Smyrna wrestling family celebrates 600th win

SMYRNA — The first time Kurt Howell visited Smyrna High, he was public enemy No. 1.

Howell was an undefeated wrestler for Newark High and the Smyrna fans were hopeful they would see the first loss of his career.

Everyone in attendance was heckling him, old ladies were calling him names and the crowd lived and died with each moment of the match.

And Howell loved every second of it. He didn’t experience that type of atmosphere too often at Newark.

“I was like, ‘Man, I want this,’” Howell recalls.

Smyrna wrestling by .

Buddy Lloyd, Mike Dulin, Ron Eby, Clay Lloyd, David Morrison and Kurt Howell from left to right.

Years later, Howell has exactly that.

He’s become a key part of the Eagle wrestling tradition in his 12th year as head coach. Howell is just the most recent of a line of six coaches over the last 50 years, all of whom have never had a losing season.

That adds up to a lot of wins. With a 66-3 victory over Sussex Tech on Jan. 13, the Eagles earned the program’s 600th dual-meet win of all-time.

Smyrna’s coaches believe it to be the first time a team from Delaware has achieved that milestone.

Interestingly enough, Howell was coaching Indian River when Smyrna defeated the Indians for win No. 400. Howell learned by reading the newspaper the next day it was also the 32nd consecutive victory the Eagles had over Indian River.

“I remember being (unhappy),” Howell said with a laugh. “I couldn’t wait for the first time we beat them because I was going to make sure that every paper knew Indian River beat Smyrna.”

Howell ended up joining Smyrna soon after and is now the second-winningest coach in program history with 129, behind only Mike Dulin’s 182.

The path toward those 600 victories, now up to 601, started long before Howell arrived, though.

‘The Godfather’

Ron Eby was 21 days away from leaving for Vietnam and desperately looking for a job.

Eby was drafted into the military upon graduation from West Chester University.
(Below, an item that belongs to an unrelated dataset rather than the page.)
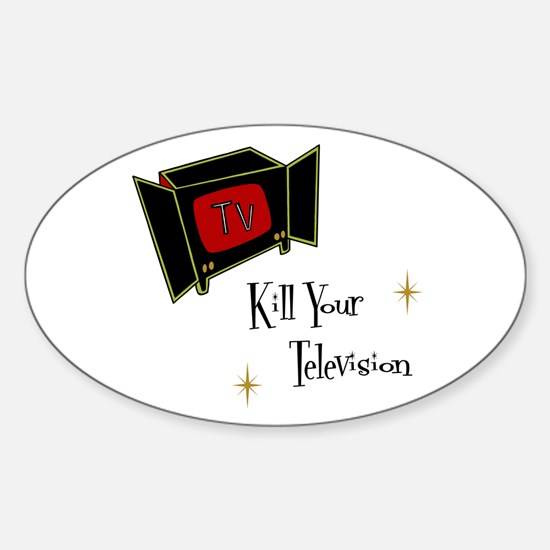 Kill Your Television Oval Decal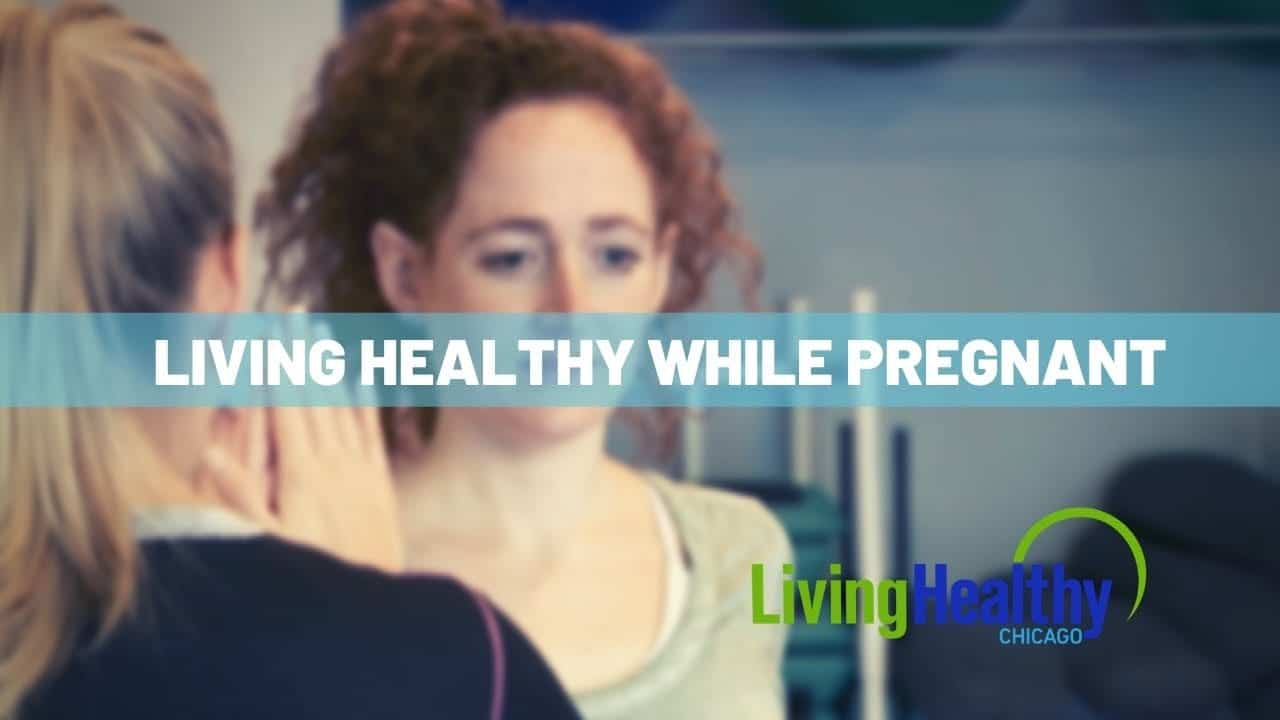 healthy-pregnancy-tips-living-healthy-chicago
However teachers were deferred from military service so Eby, a Lancaster, Pa. native, knew if he could land a teaching position he would be able to stay stateside.

He tried applying to all the schools in his area but wasn’t able to land anything. That’s when the letter came in the mail.

“It said, ‘S-M-Y-R-N-A’ and I wasn’t even sure how to pronounce it,” Eby said. “We’re only 75 miles away in Lancaster but I had never heard of Smyrna, Delaware.”

In the letter was an offer for a physical education position in the Smyrna district. Eby traveled down and was hired on the spot. He also accepted the wrestling coach job in time for the start of the 1964-1965 season.

Eby had no idea how much he would fall in love with the small town he had never heard of.

“I was praying for some job to not go to Vietnam,” Eby said. “I’ve been here ever since. It’s the greatest place in the world.”

Eby coached at Smyrna until 1977 and compiled an overall record of 123-20-3 while going 90-5 in the Henlopen Conference. Even after his stepped aside, his influence still reigns over the wrestling program.

The next four coaches — Buddy Lloyd (1978-1983), Dulin (1984-1998), Clay Lloyd (1999-2003) and David Morrison (2004), Eby’s nephew, were all former Smyrna wrestlers.

Dulin says the fact that the Eagles were able to maintain their success for all these years goes back to what Eby started.

“It’s the respect we have for Mr. Eby,” Dulin said. “He built this, he started this and he put us on the map. None of us ever want to see that go away. We work as hard as we can to ensure that this wrestling tradition stays alive for as long as it can.”

Just because he stopped coaching didn’t mean Eby wouldn’t be at all of Smyrna’s matches. He was a constant fixture along the back wall of the old gym and now he sits with the Lloyds, Dulin and Morrison for Eagle home meets in their more modern gym.

And he still wants to be kept in the loop.

When Howell joined as the first non-Smyrna grad to be head coach since Eby, Dulin sent Howell an email with the subject line “Mr. Eby.”

“It said, ‘Just so you know, make sure you run through what you’re doing with Mr. Eby because he likes to know before big matches,’” Howell said. “It’s nice that someone cares that much about the sport that they want to hear from me before and after big dual meets.”

“He’s like the Godfather and you better make sure you explain to the Godfather what’s going on,” Howell added. “He’s the biggest fan and he’ll go everywhere. He schedules his winter stuff around the wrestling schedule. He cares so much.”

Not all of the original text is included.